Las obras de Galán Polaino en el Hotel Arabeluj son una de esas experiencias que los huéspedes más sensibles al arte mencionan al despedirse. Pinturas que no se olvidan, que siguen habitando en la memoria mucho después de haber abandonado el hotel.
🔶Roex: la mirada contemporánea
Junto a la tradición figurativa de González y Galán Polaino, el Arabeluj acoge también la obra de Roex, una voz contemporánea que aporta al conjunto una dimensión más actual y experimental. Su presencia en el hotel establece un diálogo interesante entre la pintura de raíz clásica y las búsquedas plásticas del arte de nuestro tiempo, reflejando así la propia naturaleza del Arabeluj: un espacio que mira al pasado con admiración pero vive plenamente en el presente.

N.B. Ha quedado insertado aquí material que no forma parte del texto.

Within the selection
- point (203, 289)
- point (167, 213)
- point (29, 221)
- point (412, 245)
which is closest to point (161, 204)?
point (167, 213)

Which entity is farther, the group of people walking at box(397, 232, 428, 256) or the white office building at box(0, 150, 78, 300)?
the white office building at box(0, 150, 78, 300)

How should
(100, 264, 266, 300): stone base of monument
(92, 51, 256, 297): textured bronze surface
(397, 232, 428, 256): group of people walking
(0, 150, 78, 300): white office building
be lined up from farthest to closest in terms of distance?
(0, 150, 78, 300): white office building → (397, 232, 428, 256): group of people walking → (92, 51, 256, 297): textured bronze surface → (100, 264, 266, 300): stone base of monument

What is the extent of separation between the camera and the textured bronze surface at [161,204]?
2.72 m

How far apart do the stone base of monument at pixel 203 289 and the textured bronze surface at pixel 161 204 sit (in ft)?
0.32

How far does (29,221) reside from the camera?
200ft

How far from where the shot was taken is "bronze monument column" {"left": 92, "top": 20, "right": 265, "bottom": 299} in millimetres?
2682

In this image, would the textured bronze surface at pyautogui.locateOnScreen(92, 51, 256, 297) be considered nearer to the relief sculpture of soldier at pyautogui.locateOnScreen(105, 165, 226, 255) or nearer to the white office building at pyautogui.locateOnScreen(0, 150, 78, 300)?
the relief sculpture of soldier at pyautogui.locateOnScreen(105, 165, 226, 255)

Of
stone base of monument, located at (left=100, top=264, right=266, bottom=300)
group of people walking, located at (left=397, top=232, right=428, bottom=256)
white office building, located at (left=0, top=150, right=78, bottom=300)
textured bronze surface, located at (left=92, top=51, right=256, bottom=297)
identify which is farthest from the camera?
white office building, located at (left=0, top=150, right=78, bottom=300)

🔶El Arabeluj como espacio cultural: arte que se vive, no que se visita
Lo que hace especial al Arabeluj no es solo la calidad de las obras que alberga, sino la manera en que conviven con el espacio y con los huéspedes. No hay cartelas ni distancias de seguridad. No hay horarios de visita ni salas con acceso restringido. El arte del Arabeluj se vive en el desayuno, en el paseo por los pasillos, en ese momento en que levantas la vista y el artesonado mozárabe te devuelve siglos de historia. Es una forma de entender el arte que se aleja del museo y se acerca al carmen granadino: ese espacio íntimo donde la belleza no se expone, sino que se habita. Donde los objetos bellos forman parte de la vida cotidiana y la enriquecen sin estridencias.
- El artesonado mozárabe: geometría, historia y tradición en cada casetón de madera.
- Fernando González García: la luz de Granada en óleo y acuarela.
- José Galán Polaino: el alma del pueblo gitano granadino en acuarela.
- Roex: la mirada contemporánea que completa el diálogo entre tiempos.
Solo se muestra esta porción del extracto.